(Items from a data source)
☆ ☆ ☆ ☆

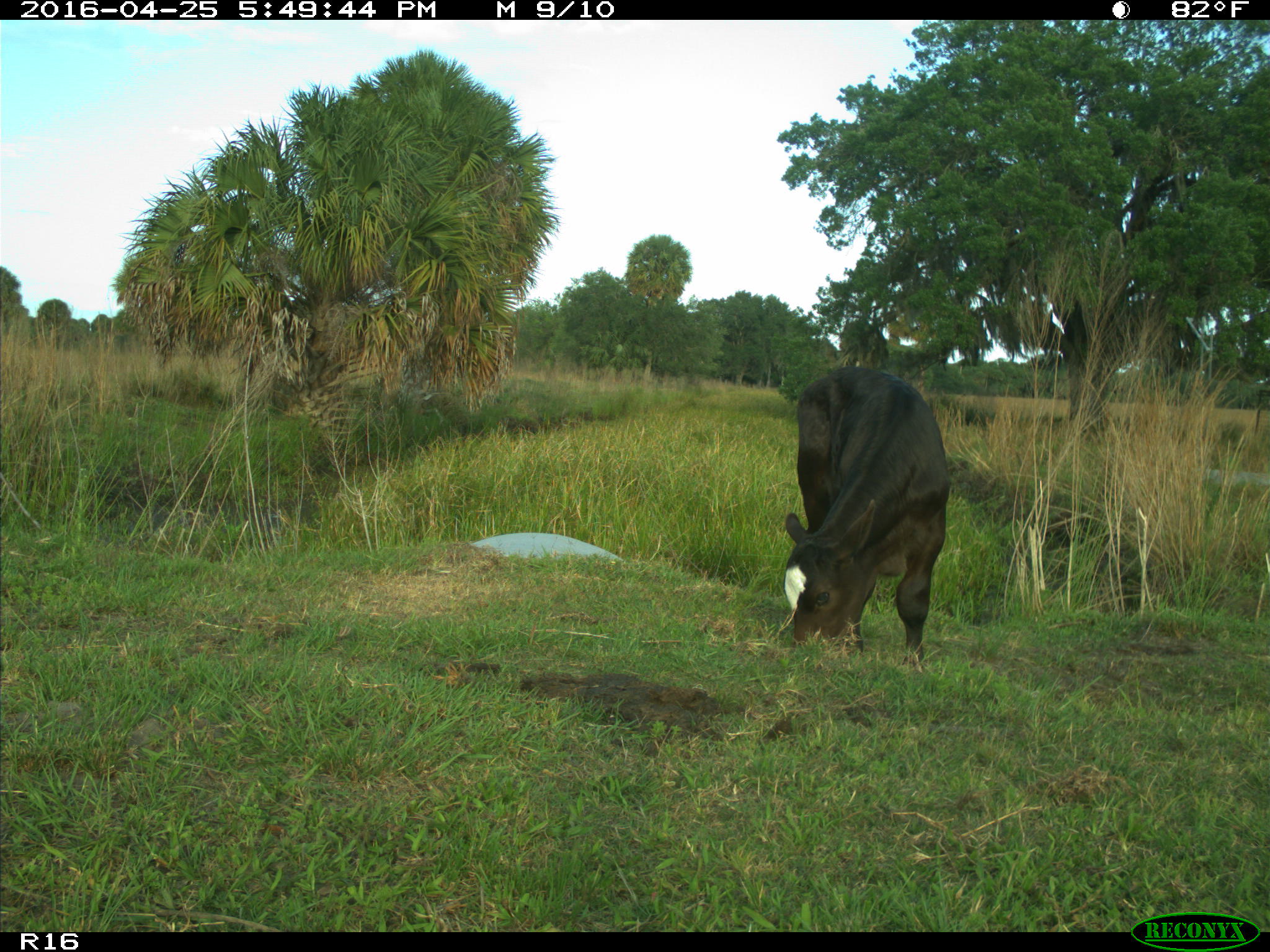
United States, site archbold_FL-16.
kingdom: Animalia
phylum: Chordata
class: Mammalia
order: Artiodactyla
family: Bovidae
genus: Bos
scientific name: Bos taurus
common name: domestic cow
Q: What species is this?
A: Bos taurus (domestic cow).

☆ ☆ ☆ ☆

PROBLEM STATEMENT:
Write out exactly the lines that run from the one containing "kingdom: Animalia" to the end of the records, both end lines included.

RESULT:
kingdom: Animalia
phylum: Chordata
class: Mammalia
order: Artiodactyla
family: Bovidae
genus: Bos
scientific name: Bos taurus
common name: domestic cow
Q: What species is this?
A: Bos taurus (domestic cow).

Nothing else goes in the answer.